Hundreds of millions of voters around the world select representatives in systems which allow them to choose from dozens or hundreds of candidates and dozens of political parties. Work in political science, psychology, and consumer choice highlights the pernicious effects of large choice sets on our ability to make satisfactory choices. This study seeks to expetnd the findings to the electoral arena and develop and test a new theory about the trade-off between representation and the ability of voters to select representatives. Scholars and designers of electoral systems often seek to improve the representativeness of the pool of candidates by increasing the number of seats in each district, lowering barriers to entry, and creating institutions that encourage personalistic campaigns. However, if these institutions succeed at increasing the number of options with which voters are presented, they may also have perverse effects on the ability of voters to make satisfactory choices, the quality of representation and accountability, and democratic stability. Excessively large choice sets may prevent voters from making satisfactory choices, decrease their feelings of political efficacy, and lead them to become dissatisfied with democratic institutions. These problems can be compounded in systems where political parties, an important source of information, are weak and less effective signals of candidate quality.

■ **Given records**
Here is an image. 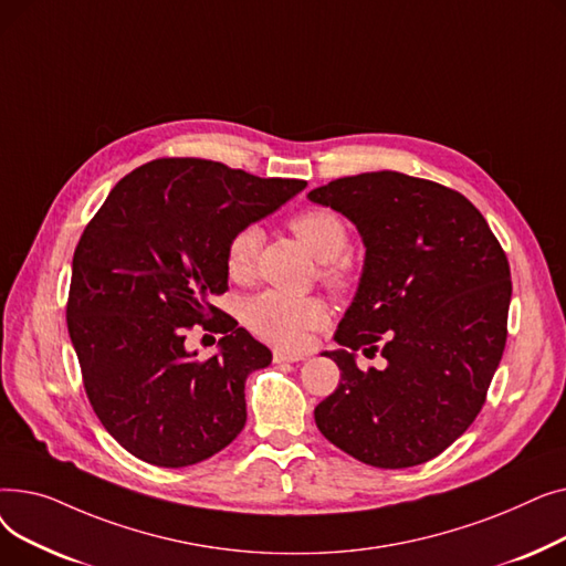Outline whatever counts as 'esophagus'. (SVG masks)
Here are the masks:
<instances>
[{"label":"esophagus","mask_w":566,"mask_h":566,"mask_svg":"<svg viewBox=\"0 0 566 566\" xmlns=\"http://www.w3.org/2000/svg\"><path fill=\"white\" fill-rule=\"evenodd\" d=\"M273 360H275L277 365H282V363H301V360H305V358H303V355H295V353L275 350V353H273Z\"/></svg>","instance_id":"esophagus-1"}]
</instances>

■ **Task statement**
Answer from the passage about electoral choice sets:
(a) Which three fields of work does the passage name as highlighting the pernicious effects of large choice sets?
(b) What three steps do scholars and designers of electoral systems often take to improve the representativeness of the pool of candidates?
(c) What does the passage call "an important source of information" for voters?
Rely only on the passage about electoral choice sets.

■ **Answer to the exercise**
(a) Political science, psychology, and consumer choice.
(b) Increasing the number of seats in each district, lowering barriers to entry, and creating institutions that encourage personalistic campaigns.
(c) Political parties.